***** Page text *****

The ATSB has this week concluded its investigation into the in-flight break-up of a Robinson R44 near Broome, determining that the aircraft crashed because the tail had sustained damage prior to the flight.
VH-NBY was being used for a private flight conducted from an industrial estate north of Broome in July 2020 when the tail rotor system broke away. The helicopter continued climbing to 75 feet AGL before control was lost, resulting in a crash that killed the pilot and one passenger, and seriously injured two other passengers.
The ATSB determined that an overstress fracture occurred in the attachment lugs of the tail rotor gearbox input cartridge, although the source of the load that caused the overstress couldn't be identified.
Prior to the accident flight, two pilots had reported an unusual vibration through the helicopter's pedals, but maintenance engineers found the tail rotor was within balance limits the day before the crash and a visual inspection revealed no defects in the tail.
Despite the MRO's recommendations for a maintenance check flight, the aircraft was returned to service without that having been done.

***** Entries supplied *****

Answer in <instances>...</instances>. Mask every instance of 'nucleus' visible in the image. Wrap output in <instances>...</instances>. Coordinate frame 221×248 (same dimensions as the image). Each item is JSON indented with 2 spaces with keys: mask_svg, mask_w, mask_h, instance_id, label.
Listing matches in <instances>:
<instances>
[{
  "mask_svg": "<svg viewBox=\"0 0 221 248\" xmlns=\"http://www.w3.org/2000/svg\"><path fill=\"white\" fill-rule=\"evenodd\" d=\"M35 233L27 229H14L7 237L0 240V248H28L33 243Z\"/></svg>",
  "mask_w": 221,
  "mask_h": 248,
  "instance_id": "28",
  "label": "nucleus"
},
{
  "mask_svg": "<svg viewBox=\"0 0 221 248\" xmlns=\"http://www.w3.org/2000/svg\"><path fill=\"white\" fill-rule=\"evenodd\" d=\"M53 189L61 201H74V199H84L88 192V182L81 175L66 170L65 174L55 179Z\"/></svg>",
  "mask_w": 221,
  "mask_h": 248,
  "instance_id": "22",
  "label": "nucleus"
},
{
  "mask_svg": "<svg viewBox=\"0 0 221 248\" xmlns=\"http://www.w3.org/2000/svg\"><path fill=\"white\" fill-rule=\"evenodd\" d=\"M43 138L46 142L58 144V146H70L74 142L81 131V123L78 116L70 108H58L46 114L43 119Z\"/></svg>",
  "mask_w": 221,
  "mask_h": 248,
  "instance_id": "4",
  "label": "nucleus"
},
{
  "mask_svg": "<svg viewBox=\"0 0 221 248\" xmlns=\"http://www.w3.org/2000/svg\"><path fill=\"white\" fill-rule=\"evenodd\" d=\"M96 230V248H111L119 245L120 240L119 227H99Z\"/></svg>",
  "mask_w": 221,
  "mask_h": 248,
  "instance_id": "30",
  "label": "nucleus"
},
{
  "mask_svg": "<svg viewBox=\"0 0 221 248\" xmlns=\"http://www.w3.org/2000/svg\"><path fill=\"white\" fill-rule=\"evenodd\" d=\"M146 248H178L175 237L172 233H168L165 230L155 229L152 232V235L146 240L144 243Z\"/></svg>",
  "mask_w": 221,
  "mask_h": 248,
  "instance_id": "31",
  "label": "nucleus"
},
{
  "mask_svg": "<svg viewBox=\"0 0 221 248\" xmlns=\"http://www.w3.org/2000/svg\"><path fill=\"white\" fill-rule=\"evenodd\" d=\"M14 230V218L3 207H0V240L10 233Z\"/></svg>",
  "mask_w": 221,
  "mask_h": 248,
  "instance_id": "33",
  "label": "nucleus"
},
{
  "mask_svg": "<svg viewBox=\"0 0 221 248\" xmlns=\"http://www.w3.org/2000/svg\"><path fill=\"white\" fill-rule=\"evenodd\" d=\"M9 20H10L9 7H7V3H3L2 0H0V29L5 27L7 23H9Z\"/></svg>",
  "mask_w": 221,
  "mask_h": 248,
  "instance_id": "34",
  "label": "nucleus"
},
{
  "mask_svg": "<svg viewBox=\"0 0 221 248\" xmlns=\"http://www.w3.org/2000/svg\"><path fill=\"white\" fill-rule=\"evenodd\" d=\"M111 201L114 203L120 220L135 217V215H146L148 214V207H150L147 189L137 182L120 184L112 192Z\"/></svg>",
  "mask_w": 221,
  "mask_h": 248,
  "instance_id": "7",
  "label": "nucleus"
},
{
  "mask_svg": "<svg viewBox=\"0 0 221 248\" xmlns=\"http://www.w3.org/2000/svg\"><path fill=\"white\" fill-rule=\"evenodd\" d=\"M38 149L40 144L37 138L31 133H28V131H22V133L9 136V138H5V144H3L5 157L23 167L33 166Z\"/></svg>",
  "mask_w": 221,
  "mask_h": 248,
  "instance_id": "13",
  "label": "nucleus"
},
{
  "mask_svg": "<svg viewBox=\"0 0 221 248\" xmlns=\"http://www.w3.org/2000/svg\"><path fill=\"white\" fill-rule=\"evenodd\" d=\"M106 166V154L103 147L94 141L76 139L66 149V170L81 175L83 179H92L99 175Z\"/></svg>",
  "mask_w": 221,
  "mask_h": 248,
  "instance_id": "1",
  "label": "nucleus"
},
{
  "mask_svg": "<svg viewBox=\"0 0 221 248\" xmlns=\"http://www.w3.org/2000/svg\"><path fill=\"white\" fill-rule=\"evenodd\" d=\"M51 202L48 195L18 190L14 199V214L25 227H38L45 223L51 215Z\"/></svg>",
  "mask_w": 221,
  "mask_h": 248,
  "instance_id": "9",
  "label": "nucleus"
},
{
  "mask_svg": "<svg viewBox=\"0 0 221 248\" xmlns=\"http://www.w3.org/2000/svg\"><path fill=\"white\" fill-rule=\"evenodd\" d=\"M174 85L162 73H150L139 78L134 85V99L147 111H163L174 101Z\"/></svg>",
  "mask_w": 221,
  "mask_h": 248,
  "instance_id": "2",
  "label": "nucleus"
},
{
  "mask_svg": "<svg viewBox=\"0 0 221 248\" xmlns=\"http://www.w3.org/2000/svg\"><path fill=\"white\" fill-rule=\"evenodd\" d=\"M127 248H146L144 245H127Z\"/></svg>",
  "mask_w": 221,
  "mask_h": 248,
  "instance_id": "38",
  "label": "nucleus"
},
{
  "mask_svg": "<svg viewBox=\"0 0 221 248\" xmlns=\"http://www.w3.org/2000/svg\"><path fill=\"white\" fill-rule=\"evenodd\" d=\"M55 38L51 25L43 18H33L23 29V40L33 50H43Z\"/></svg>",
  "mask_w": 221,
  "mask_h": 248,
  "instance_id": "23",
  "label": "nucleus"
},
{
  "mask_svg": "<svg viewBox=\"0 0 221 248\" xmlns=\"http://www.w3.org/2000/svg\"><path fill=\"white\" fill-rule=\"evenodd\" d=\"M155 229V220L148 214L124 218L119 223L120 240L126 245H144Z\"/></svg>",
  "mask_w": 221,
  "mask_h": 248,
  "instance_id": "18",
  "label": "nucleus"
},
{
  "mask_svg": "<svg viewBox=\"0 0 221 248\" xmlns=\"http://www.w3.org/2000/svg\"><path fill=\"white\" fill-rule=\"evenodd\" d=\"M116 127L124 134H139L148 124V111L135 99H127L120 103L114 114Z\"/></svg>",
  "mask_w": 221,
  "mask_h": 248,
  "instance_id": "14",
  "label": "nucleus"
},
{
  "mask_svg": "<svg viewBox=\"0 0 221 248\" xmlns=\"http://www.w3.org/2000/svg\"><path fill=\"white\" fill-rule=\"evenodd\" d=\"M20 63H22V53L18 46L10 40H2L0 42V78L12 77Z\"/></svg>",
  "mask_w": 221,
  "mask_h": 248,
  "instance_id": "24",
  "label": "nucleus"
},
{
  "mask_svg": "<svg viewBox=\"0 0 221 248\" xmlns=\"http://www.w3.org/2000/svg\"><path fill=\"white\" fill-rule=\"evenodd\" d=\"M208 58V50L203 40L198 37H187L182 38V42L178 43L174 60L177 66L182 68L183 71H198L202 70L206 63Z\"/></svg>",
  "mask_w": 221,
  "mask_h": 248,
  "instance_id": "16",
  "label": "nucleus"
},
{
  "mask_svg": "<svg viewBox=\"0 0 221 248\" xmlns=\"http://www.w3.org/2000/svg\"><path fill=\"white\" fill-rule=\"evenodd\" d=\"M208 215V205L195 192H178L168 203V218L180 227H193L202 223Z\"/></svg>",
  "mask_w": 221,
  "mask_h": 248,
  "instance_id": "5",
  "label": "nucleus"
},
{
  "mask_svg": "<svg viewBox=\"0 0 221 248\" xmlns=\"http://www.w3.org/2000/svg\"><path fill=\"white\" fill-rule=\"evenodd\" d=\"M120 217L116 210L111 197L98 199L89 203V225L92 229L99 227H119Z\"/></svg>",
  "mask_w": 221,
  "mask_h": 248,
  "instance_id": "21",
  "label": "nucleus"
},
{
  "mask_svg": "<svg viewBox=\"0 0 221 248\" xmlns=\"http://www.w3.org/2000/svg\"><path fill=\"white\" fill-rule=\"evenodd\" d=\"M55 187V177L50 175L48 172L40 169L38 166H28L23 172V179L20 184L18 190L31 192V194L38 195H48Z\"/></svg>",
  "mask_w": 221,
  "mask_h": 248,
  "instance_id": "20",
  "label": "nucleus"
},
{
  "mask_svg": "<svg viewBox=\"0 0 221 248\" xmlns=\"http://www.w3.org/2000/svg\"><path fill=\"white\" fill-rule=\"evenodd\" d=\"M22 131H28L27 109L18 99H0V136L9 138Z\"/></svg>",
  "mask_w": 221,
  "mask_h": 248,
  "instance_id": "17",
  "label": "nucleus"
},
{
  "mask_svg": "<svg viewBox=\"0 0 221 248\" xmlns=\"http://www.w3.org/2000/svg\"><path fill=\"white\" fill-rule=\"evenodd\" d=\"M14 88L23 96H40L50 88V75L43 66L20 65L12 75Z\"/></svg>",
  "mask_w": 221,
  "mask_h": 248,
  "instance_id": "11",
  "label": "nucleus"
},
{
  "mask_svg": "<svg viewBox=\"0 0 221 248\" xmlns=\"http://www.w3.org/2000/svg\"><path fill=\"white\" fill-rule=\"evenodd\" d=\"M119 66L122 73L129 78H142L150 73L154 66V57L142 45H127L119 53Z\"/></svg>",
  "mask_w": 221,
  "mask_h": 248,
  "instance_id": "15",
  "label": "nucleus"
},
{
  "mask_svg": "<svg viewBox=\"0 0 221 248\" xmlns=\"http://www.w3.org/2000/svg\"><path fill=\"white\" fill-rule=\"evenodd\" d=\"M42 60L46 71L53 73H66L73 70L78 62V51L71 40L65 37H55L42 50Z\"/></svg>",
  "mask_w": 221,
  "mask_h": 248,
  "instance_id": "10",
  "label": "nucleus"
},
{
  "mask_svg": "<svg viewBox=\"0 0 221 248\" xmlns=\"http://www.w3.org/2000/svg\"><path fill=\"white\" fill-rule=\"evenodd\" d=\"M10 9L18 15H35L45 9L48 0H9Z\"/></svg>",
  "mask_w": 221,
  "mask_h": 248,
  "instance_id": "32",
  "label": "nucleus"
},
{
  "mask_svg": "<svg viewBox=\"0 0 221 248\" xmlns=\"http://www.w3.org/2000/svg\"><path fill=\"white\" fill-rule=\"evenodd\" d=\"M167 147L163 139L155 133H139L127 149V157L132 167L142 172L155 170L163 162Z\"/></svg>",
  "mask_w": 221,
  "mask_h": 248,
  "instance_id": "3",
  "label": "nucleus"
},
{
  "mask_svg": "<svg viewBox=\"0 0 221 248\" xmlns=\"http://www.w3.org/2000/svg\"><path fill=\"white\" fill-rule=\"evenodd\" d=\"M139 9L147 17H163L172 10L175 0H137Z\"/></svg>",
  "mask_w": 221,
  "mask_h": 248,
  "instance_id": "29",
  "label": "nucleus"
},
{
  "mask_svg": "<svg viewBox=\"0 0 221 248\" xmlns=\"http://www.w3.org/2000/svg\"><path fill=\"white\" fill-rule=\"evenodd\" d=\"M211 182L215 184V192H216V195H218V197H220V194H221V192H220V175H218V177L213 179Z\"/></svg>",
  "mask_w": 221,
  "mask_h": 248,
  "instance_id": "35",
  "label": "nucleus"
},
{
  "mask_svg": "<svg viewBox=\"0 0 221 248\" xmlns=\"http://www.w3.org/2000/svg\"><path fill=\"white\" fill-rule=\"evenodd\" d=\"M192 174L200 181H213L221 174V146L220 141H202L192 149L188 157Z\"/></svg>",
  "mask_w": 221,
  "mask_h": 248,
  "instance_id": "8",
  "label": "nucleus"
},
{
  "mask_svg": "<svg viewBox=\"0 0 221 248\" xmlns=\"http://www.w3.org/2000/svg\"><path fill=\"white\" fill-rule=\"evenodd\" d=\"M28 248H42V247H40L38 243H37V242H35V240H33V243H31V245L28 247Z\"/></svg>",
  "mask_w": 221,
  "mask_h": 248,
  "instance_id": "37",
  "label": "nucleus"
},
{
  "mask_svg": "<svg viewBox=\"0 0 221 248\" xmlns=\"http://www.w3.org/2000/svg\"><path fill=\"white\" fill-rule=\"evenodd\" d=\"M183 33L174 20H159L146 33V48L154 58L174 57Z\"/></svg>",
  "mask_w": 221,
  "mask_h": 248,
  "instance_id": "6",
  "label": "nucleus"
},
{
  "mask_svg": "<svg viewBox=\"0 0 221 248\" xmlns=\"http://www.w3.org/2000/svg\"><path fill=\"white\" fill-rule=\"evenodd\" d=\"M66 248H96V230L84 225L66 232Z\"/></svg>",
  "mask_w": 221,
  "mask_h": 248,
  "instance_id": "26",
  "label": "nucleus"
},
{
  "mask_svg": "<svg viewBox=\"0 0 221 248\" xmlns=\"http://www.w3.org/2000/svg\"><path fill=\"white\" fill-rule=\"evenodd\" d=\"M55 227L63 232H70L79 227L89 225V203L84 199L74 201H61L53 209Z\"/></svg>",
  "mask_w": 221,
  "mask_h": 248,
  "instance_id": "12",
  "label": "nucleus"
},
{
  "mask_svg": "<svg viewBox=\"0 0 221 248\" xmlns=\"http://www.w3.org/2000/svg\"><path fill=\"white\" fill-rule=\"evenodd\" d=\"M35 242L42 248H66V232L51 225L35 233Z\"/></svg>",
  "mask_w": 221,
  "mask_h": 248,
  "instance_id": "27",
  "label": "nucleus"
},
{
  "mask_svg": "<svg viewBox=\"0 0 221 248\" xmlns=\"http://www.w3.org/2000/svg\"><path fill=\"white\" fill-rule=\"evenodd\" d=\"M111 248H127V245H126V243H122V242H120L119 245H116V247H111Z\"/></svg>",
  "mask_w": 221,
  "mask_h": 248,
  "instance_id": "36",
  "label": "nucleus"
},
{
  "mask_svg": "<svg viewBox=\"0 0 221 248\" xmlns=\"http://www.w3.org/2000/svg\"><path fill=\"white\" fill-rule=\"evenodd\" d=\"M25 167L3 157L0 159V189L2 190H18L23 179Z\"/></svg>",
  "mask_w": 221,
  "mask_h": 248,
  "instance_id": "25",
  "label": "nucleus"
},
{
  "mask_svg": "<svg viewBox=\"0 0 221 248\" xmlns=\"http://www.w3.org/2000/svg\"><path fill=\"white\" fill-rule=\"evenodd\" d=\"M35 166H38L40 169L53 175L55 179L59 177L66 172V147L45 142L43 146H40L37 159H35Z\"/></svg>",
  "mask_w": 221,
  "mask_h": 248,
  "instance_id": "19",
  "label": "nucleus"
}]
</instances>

*****

## Work to complete
Transcribe the passage of the R44 crash report that starts at "Prior to the accident" and ends at "in the tail.".

## Final answer
Prior to the accident flight, two pilots had reported an unusual vibration through the helicopter's pedals, but maintenance engineers found the tail rotor was within balance limits the day before the crash and a visual inspection revealed no defects in the tail.